La literatura pastoril había gozado durante siglos del favor generalizado de los lectores, como con abundancia de datos ha sabido exponer Francisco López Estrada, pintando bellas escenas que significaban la fuga de la realidad hacia una región arcádica. En el movimiento de los ilustrados salmantinos con su intento restaurador de un nuevo Siglo de Oro, «lo neoclásico -dice De la Flor-, entendido aquí como el estilo que pone en circulación la Ilustración, constituye un haz de revivals» (135). Entre éstos el renacer de la bucólica es uno de los más destacados. El poema que nos ocupa es una égloga, pero se enriquece con cuestiones candentes de la investigación crítica de su tiempo. Tiene mucho de ensayo filosófico, de visión crítica del campo y de la polis, e incluso de investigación sociológica, confirmando, en parte, algunos de los hallazgos de la crítica. Alberto Navarro González considera la Égloga «escrita con mentalidad de economista y sociólogo» (14) y Quintana la describe como «una lección de economía doméstica y aún de moral» (Cotarelo y Mori, 226). Estos juicios formulados generalmente con la connotación de rebajar la calidad lírica y poética de Iriarte, los aceptamos como índices de un hecho, mientras que, siguiendo valoraciones de expertos como Russell Sebold y Guillermo Carnero, creemos que los temas científicos, económicos, el progreso, la técnica, no estaban reñidos con la poesía: «la ciencia -[lejos de ser un elemento antipoético]- es poesía en el siglo XVIII. Mas a la vez la poesía es ciencia» (Sebold, Descubrimiento, 20). Saint-Lambert escribía en su Discours préliminaire a Les Saisons:

Le langage de la philosophie, reçu dans le monde, a pu l’être dans la poésie; on a pu entreprendre des pöemes qui demandent une connaissance variée de la nature


(De Nardis, 128).                


Será el siglo XIX con su positivismo y cientifismo y, sobre todo, los poetas simbolistas y bohemios con su búsqueda de lo misterioso, lo irracional, lo vaporoso y lo enfermizo, los que crearán esta pertinaz contraposición entre poesía y ciencia como conceptos irreconciliables, en que hoy nos movemos. Pero el siglo XVIII disfruta todavía de la ingenuidad de considerar poético todo lo bello, lo verdadero y lo útil. Recordemos los tratados de agricultura en verso, como las Geórgicas de Virgilio, cuya huella humanística tan de cerca se seguía. La verdad es el blanco final de toda ciencia y también de la poesía del siglo XVIII. El racionalismo dieciochesco no podía entregar su creación poética a los impulsos ciegos de la inspiración; la poesía es, como se ha dicho, un rapto de la mente, pero racional.

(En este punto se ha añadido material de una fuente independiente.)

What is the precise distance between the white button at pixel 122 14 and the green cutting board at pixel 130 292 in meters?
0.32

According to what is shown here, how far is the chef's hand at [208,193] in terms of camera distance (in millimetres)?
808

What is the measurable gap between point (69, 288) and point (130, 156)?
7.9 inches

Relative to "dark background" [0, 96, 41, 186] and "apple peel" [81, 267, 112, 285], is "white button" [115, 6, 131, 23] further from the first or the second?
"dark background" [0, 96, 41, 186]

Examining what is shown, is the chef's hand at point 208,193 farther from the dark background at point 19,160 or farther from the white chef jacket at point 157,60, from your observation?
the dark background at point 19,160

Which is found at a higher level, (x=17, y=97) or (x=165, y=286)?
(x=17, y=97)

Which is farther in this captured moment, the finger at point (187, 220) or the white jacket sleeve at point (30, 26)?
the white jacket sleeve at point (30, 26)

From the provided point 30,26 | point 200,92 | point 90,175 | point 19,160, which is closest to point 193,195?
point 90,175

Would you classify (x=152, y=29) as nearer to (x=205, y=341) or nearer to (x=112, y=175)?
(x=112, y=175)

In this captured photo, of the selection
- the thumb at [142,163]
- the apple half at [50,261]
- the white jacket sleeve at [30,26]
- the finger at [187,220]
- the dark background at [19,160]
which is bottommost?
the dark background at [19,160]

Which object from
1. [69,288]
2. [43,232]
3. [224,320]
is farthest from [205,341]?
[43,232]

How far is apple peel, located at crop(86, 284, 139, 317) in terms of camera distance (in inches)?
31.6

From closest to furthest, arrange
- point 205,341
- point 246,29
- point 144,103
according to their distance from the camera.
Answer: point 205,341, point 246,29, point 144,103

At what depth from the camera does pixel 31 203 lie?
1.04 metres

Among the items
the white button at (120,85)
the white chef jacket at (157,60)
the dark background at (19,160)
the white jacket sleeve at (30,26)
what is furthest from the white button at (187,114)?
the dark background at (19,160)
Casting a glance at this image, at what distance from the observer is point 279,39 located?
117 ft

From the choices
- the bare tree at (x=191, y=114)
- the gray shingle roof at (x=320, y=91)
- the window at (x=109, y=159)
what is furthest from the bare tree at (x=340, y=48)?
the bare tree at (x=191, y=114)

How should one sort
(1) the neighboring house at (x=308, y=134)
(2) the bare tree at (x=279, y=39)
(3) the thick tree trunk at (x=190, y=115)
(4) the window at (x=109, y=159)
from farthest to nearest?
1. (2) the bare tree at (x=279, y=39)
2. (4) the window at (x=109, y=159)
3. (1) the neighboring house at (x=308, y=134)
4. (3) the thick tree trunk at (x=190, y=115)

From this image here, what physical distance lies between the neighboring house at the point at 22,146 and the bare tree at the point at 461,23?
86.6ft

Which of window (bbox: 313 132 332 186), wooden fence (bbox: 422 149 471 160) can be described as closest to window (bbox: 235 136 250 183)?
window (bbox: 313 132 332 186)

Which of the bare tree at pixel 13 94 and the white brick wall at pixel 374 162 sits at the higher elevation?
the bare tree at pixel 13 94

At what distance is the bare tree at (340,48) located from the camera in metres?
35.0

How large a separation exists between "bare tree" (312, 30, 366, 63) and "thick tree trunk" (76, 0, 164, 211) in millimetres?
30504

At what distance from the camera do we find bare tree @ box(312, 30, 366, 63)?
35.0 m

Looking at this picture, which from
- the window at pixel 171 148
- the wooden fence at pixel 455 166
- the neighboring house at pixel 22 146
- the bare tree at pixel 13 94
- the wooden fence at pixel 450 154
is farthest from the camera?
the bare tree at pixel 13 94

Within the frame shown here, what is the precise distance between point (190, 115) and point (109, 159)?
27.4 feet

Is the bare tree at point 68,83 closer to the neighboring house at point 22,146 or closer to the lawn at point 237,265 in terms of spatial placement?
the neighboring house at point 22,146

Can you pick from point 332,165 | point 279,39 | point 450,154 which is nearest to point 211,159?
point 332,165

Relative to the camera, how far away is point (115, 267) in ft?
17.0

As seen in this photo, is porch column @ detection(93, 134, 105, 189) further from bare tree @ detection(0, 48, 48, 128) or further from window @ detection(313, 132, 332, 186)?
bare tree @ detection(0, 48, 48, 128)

El poema «La felicidad de la vida del campo»1 se desarrolla dentro del   —12→   marco bucólico, beneficiándose de su prestigio y ateniéndose a las fórmulas del género pastoril. El diálogo entre dos pastores, cuyos nombres Albano y Sileno no pueden responder más de lleno a esta tradición bucólica, se inicia al amanecer:


El rostro de la aurora
anuncia que de Febo la venida
acaso tardará más de una hora


(vv. 79-81)                


Y se cierra a la hora del atardecer siguiendo la vieja convención del género:


Pero ya soy molesto, y la sombría
tarde en este lugar nos hallaría,
si inútil no creyera...


(vv. 501-03)                


Muchas son las viejas fórmulas, de raigambre clásica o renacentista, que nos suenan a conocidas:


¿Adonde presuroso te encaminas,
Sileno amigo?


(vv. 1-2)                



¡Oh, salgan falsas las sospechas mías!


(v. 16)                


Es injusta la feroz crítica de Juan Pablo Forner cuando acusa a Iriarte de no saber lo que es una égloga (Cox, 32). El poeta canario conoce perfectamente el género y orienta su poema hacia el enfrentamiento campo-ciudad forzado por la Academia, que había elegido este tema para el concurso y que encaja bien en el género pastoril y en su horizonte de expectativas. Cuando los autores griegos y latinos querían imaginarse una existencia paradisíaca, no pensaban en las ciudades, a pesar de que las había muy bellas en la Grecia antigua o en el vasto imperio romano. Hesiodo (siglo VIII a. C.) al tratar de imaginarse en Los trabajos y los días el mundo ideal de la Edad Dorada, lo sitúa «en los confines de la tierra», en las Islas de los Benditos, lugar alejado de los centros de civilización, y lo describe de este modo:


... disfrutaban toda clase de bienes:
pues la fértil tierra les daba sin esfuerzo
fruto abundante y sin límite.
Vivían tranquila y pacíficamente en su tierra
dueños de abundantes ganados
y amados por los benditos dioses


(Giamatti, 18)                


Ejemplos parecidos podríamos aducir en toda la tradición desde Teócrito, Píndaro, Virgilio, Horacio, Ovidio, Prudencio, San Isidoro, Sannazaro, Garcilaso y Fray Luis de León, que buscan inquietos las delicias de un rincón feliz, de armonía y paz, y lo sitúan inequívocamente lejos de los   —13→   centros urbanos, que consideran poseídos por la ambición del poder, las envidias y la sed de dinero.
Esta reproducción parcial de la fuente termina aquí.